WORK ITEM -
Write out the material in full, matching each line exactly.
- - -
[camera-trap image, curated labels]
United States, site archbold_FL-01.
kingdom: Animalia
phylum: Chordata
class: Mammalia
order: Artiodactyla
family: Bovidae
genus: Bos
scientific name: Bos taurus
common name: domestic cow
- - -
THE ANSWER -
[camera-trap image, curated labels]
United States, site archbold_FL-01.
kingdom: Animalia
phylum: Chordata
class: Mammalia
order: Artiodactyla
family: Bovidae
genus: Bos
scientific name: Bos taurus
common name: domestic cow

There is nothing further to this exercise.